Without any images, output the records below verbatim.

(Beginning of DATA)

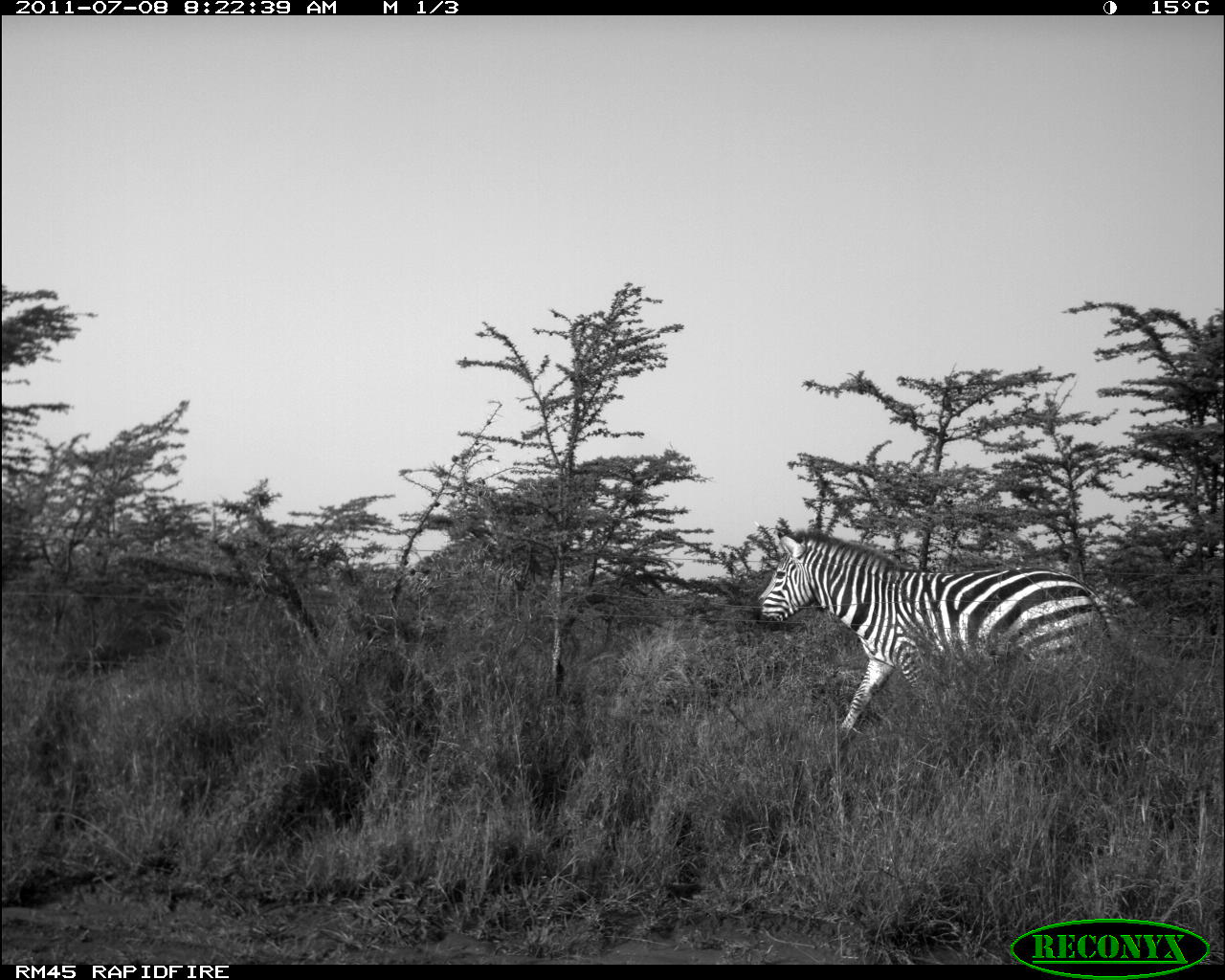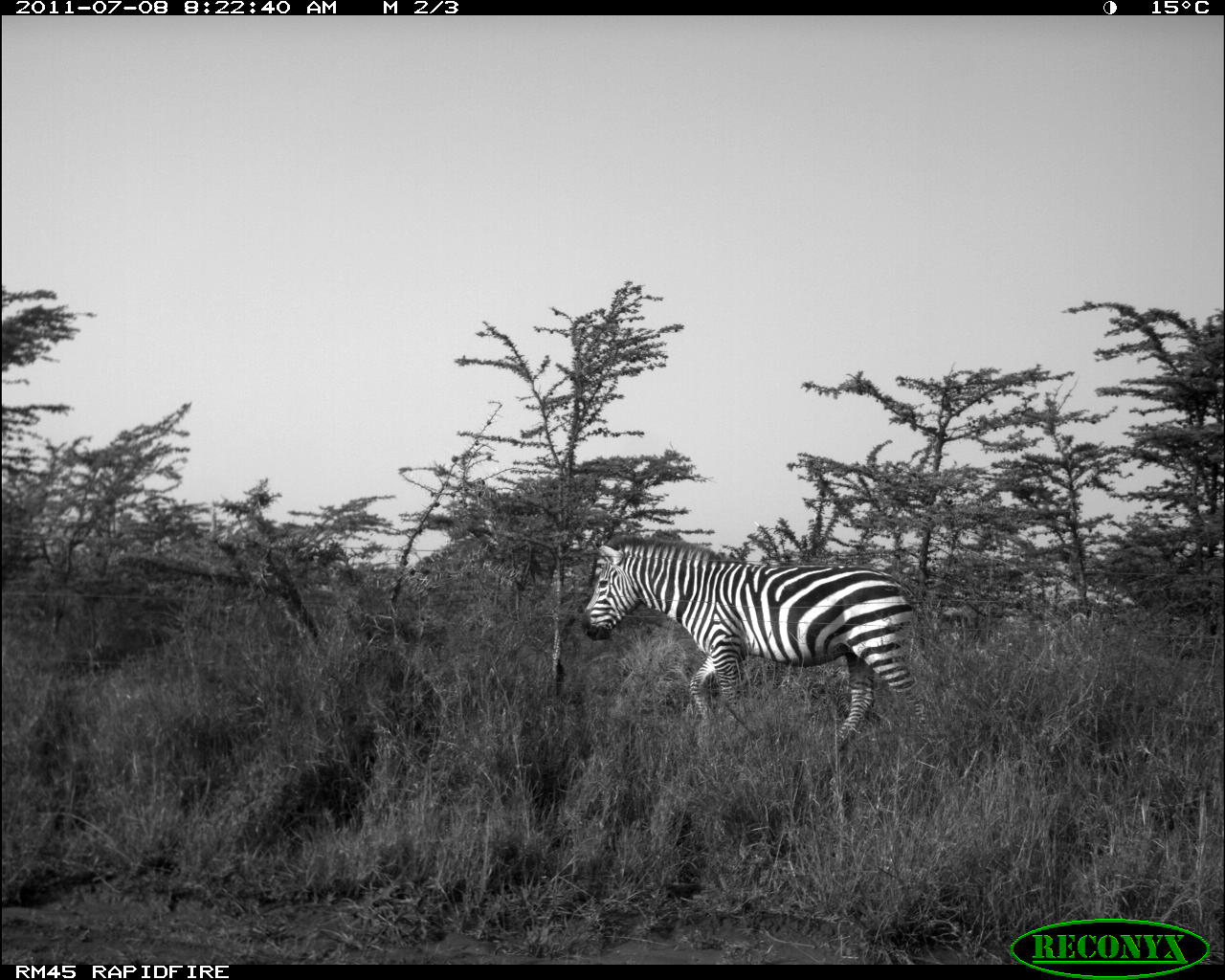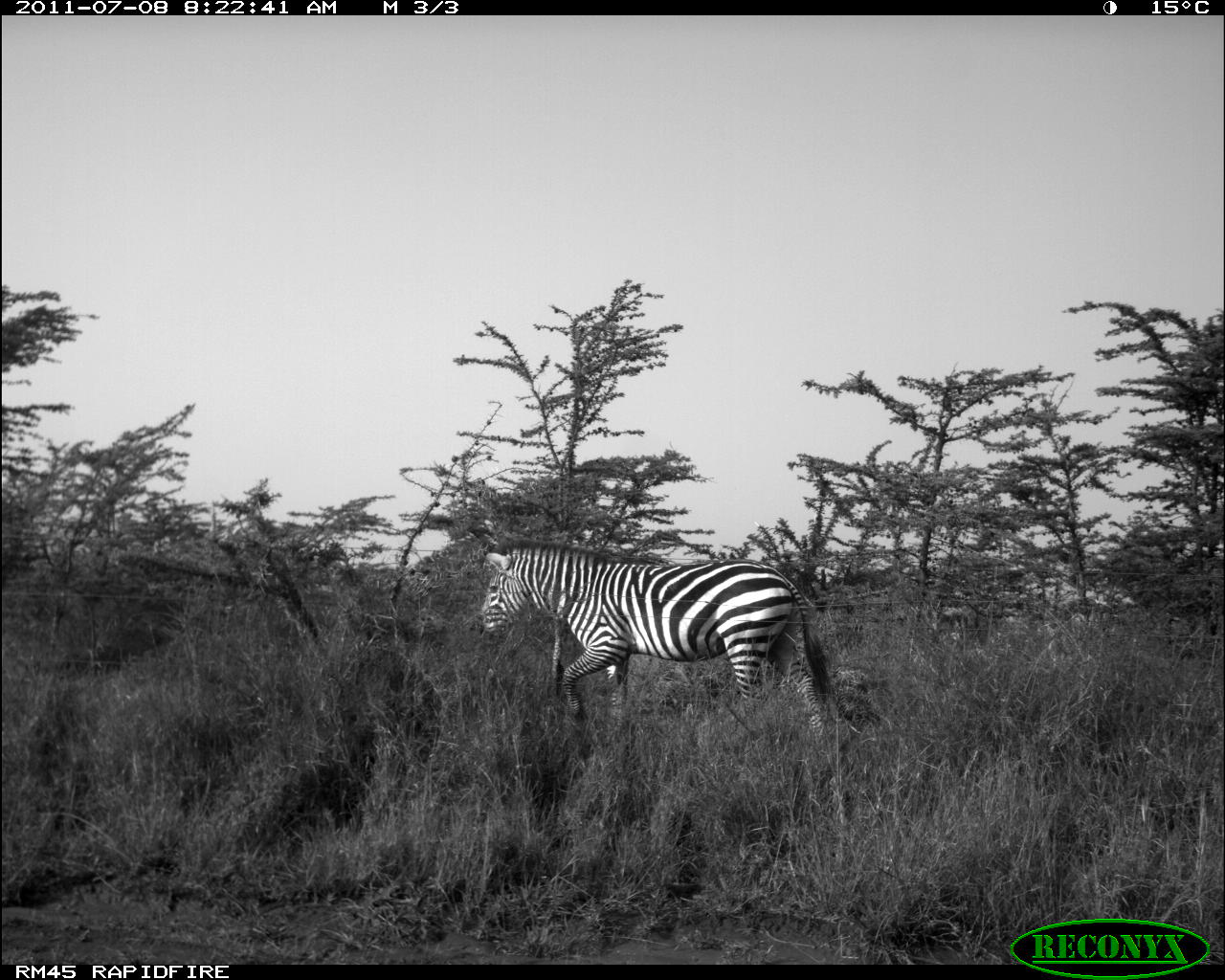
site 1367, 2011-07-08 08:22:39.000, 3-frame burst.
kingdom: Animalia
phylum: Chordata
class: Mammalia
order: Perissodactyla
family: Equidae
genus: Equus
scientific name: Equus quagga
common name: plains zebra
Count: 1.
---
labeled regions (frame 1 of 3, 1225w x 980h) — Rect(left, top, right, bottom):
equus quagga: Rect(750, 522, 1126, 751)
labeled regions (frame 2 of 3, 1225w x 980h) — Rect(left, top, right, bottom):
equus quagga: Rect(577, 534, 949, 754)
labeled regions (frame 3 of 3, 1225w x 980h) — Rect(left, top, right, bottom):
equus quagga: Rect(475, 537, 834, 747)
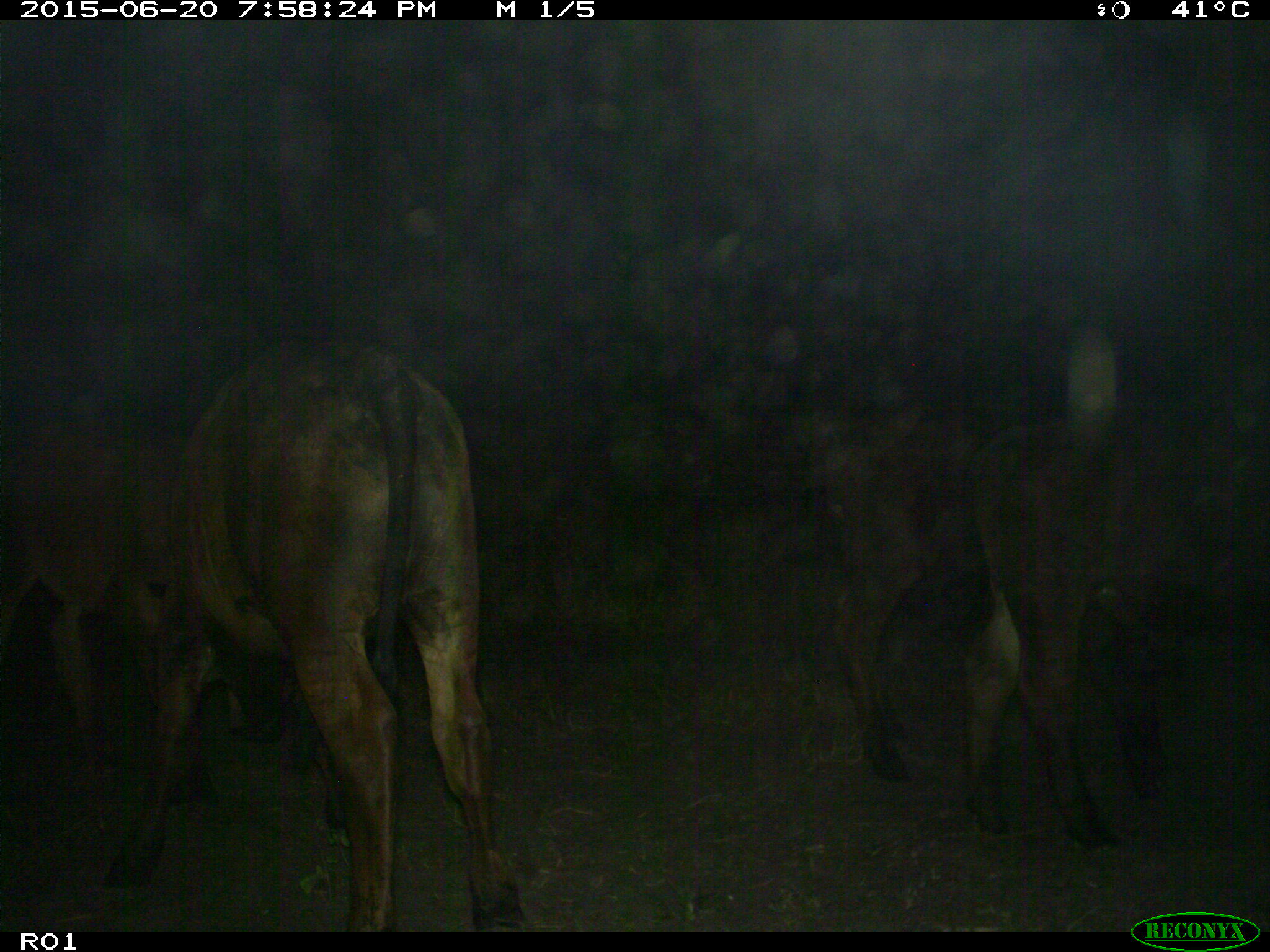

(End of DATA)

▸ RESPONSE BOX:
site 1367, 2011-07-08 08:22:39.000, 3-frame burst.
kingdom: Animalia
phylum: Chordata
class: Mammalia
order: Perissodactyla
family: Equidae
genus: Equus
scientific name: Equus quagga
common name: plains zebra
Count: 1.
---
labeled regions (frame 1 of 3, 1225w x 980h) — Rect(left, top, right, bottom):
equus quagga: Rect(750, 522, 1126, 751)
labeled regions (frame 2 of 3, 1225w x 980h) — Rect(left, top, right, bottom):
equus quagga: Rect(577, 534, 949, 754)
labeled regions (frame 3 of 3, 1225w x 980h) — Rect(left, top, right, bottom):
equus quagga: Rect(475, 537, 834, 747)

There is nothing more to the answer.